## ACTION ITEM:
Line tally for "Home": state how many lines of the entries include it, with no other text.

## GIVEN RECORDS:
──────
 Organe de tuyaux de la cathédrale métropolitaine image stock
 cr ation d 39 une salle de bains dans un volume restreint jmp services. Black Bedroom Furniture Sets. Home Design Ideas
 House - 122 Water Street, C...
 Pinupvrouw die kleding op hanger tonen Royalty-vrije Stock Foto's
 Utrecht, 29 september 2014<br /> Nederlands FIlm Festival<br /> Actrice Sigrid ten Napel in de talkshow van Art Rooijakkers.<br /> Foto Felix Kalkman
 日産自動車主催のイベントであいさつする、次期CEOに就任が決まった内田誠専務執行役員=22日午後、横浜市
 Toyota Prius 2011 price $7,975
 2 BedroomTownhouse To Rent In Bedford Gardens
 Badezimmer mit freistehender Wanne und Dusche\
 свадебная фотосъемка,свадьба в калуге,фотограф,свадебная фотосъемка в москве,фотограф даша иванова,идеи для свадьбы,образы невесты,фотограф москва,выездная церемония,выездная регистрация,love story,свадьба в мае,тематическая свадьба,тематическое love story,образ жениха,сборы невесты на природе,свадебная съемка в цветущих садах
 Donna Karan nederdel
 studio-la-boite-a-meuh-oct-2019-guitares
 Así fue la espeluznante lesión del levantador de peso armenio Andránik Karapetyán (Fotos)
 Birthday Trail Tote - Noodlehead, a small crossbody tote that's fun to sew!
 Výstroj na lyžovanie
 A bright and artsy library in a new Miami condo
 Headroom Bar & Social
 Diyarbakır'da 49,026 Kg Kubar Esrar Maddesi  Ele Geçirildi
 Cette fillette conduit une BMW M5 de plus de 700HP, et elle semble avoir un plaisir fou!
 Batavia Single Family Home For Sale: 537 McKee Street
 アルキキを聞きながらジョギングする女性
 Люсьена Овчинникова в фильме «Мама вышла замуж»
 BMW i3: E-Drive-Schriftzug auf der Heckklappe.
──────
## OUTPUT:
2